Immunoglobulins

Antibody molecules are glycoproteins called immunoglobulins (abbreviated as Ig). The term immunoglobulin is used to describe all soluble BCRs. There are five different classes (or isotypes) of immunoglobulins, which differ in their use of heavy chains. The class found in highest concentrations in serum is called immunoglobulin G (abbreviated IgG). The class with the second highest serum concentration (in most mammals) is immunoglobulin M (IgM). The third highest concentration in most mammals is immunoglobulin A (IgA). IgA is, however, the predominant immunoglobulin in secretions such as saliva, milk, and intestinal fluid. Immunoglobulin D (IgD) is primarily a BCR and is rarely encountered in body fluids. Immunoglobulin E (IgE) is found in very low concentrations in serum and mediates allergic reactions. The characteristics of each of these classes are shown in Table 16-1.

When serum is subjected to electrophoresis, its proteins separate into four major fractions (Figure 16-1). The most negatively charged fraction consists of a single homogeneous protein called serum albumin. The other three major fractions contain protein mixtures classified as α, β, and γ globulins, according to their electrophoretic mobility (Figure 16-2). Most immunoglobulins are found in the γ globulins, although IgM migrates with the β globulins.

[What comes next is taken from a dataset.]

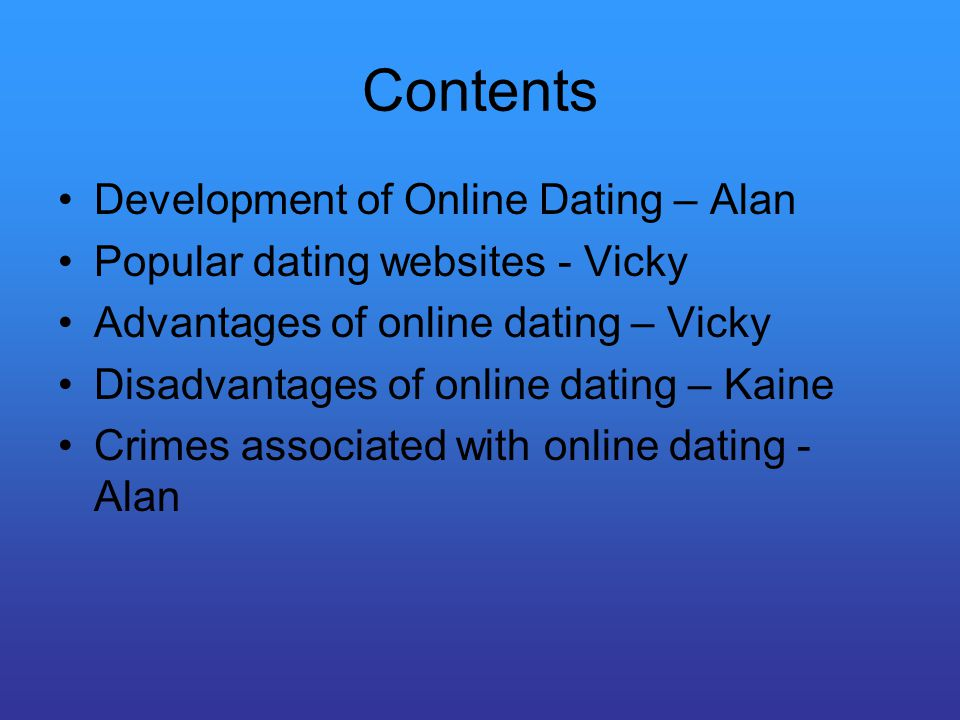 Contents Development of Online Dating – Alan Popular dating websites - Vicky Advantages of online dating – Vicky Disadvantages of online dating – Kaine Crimes associated with online dating - Alan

Immunoglobulin molecules are bilaterally symmetrical with two identical Fab regions linked to a stem consisting of an Fc region. It has generally been assumed that once an antibody molecule has formed, its structure remains unchanged until it is destroyed by catabolic processes. That assumption now appears to be incorrect. The IgG4 subclass in humans can exchange subunits with other antibody molecules to generate a hybrid antibody with two different Fab arms. As a result, this antibody can cross-link two different antigens. IgG4 is the least abundant human IgG subclass. This exchange of Fab arms between IgG4 molecules is dynamic. Thus a homogeneous IgG4 antibody, when administered to a human, will rapidly begin to swap arms. It is not known whether this occurs in the domestic mammals.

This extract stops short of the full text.